:: What you need to do ::
Exact reproduction of all the entries is required, without any of their pictures.

:: Exercise material ::
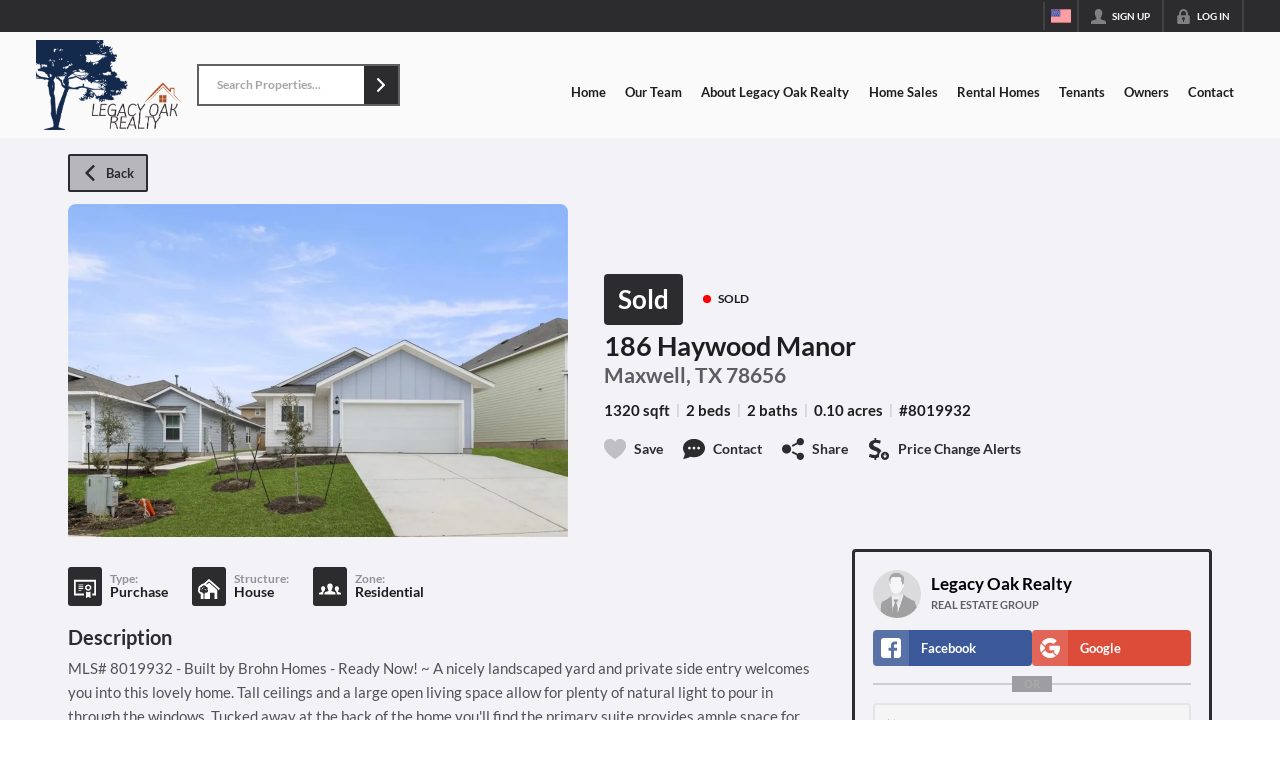

--- FILE ---
content_type: image/svg+xml
request_url: https://closehackstatic.com/icons/new_listing.svg
body_size: 677
content:
<svg viewBox="0 0 24 24" xmlns="http://www.w3.org/2000/svg" fill-rule="evenodd" clip-rule="evenodd">
    <path d="M14.139 2.63l3.068-1.441.786 3.297 3.39.032-.722 3.312 3.038 1.5-2.087 2.671 2.087 2.67-3.038 1.499.722 3.312-3.39.033-.786 3.296-3.068-1.441-2.139 2.63-2.138-2.63-3.068 1.441-.787-3.296-3.389-.033.722-3.312-3.039-1.499 2.088-2.67-2.088-2.671 3.039-1.5-.722-3.312 3.389-.032.787-3.297 3.068 1.441 2.138-2.63 2.139 2.63zm-3.742 2.342l-2.303-1.081-.59 2.474-2.542.024.542 2.483-2.279 1.125 1.566 2.004-1.566 2.002 2.279 1.124-.542 2.485 2.542.025.59 2.472 2.303-1.081 1.603 1.972 1.604-1.972 2.301 1.081.59-2.472 2.543-.025-.542-2.485 2.279-1.124-1.565-2.002 1.565-2.004-2.279-1.125.542-2.483-2.543-.024-.59-2.474-2.301 1.081-1.604-1.972-1.603 1.972zm1.603 9.528c.69 0 1.25.56 1.25 1.25s-.56 1.25-1.25 1.25-1.25-.56-1.25-1.25.56-1.25 1.25-1.25zm1-.947h-2v-6.553h2v6.553z" />
</svg>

:: Solution below ::
--- FILE ---
content_type: image/svg+xml
request_url: https://closehackstatic.com/icons/new_listing.svg
body_size: 677
content:
<svg viewBox="0 0 24 24" xmlns="http://www.w3.org/2000/svg" fill-rule="evenodd" clip-rule="evenodd">
    <path d="M14.139 2.63l3.068-1.441.786 3.297 3.39.032-.722 3.312 3.038 1.5-2.087 2.671 2.087 2.67-3.038 1.499.722 3.312-3.39.033-.786 3.296-3.068-1.441-2.139 2.63-2.138-2.63-3.068 1.441-.787-3.296-3.389-.033.722-3.312-3.039-1.499 2.088-2.67-2.088-2.671 3.039-1.5-.722-3.312 3.389-.032.787-3.297 3.068 1.441 2.138-2.63 2.139 2.63zm-3.742 2.342l-2.303-1.081-.59 2.474-2.542.024.542 2.483-2.279 1.125 1.566 2.004-1.566 2.002 2.279 1.124-.542 2.485 2.542.025.59 2.472 2.303-1.081 1.603 1.972 1.604-1.972 2.301 1.081.59-2.472 2.543-.025-.542-2.485 2.279-1.124-1.565-2.002 1.565-2.004-2.279-1.125.542-2.483-2.543-.024-.59-2.474-2.301 1.081-1.604-1.972-1.603 1.972zm1.603 9.528c.69 0 1.25.56 1.25 1.25s-.56 1.25-1.25 1.25-1.25-.56-1.25-1.25.56-1.25 1.25-1.25zm1-.947h-2v-6.553h2v6.553z" />
</svg>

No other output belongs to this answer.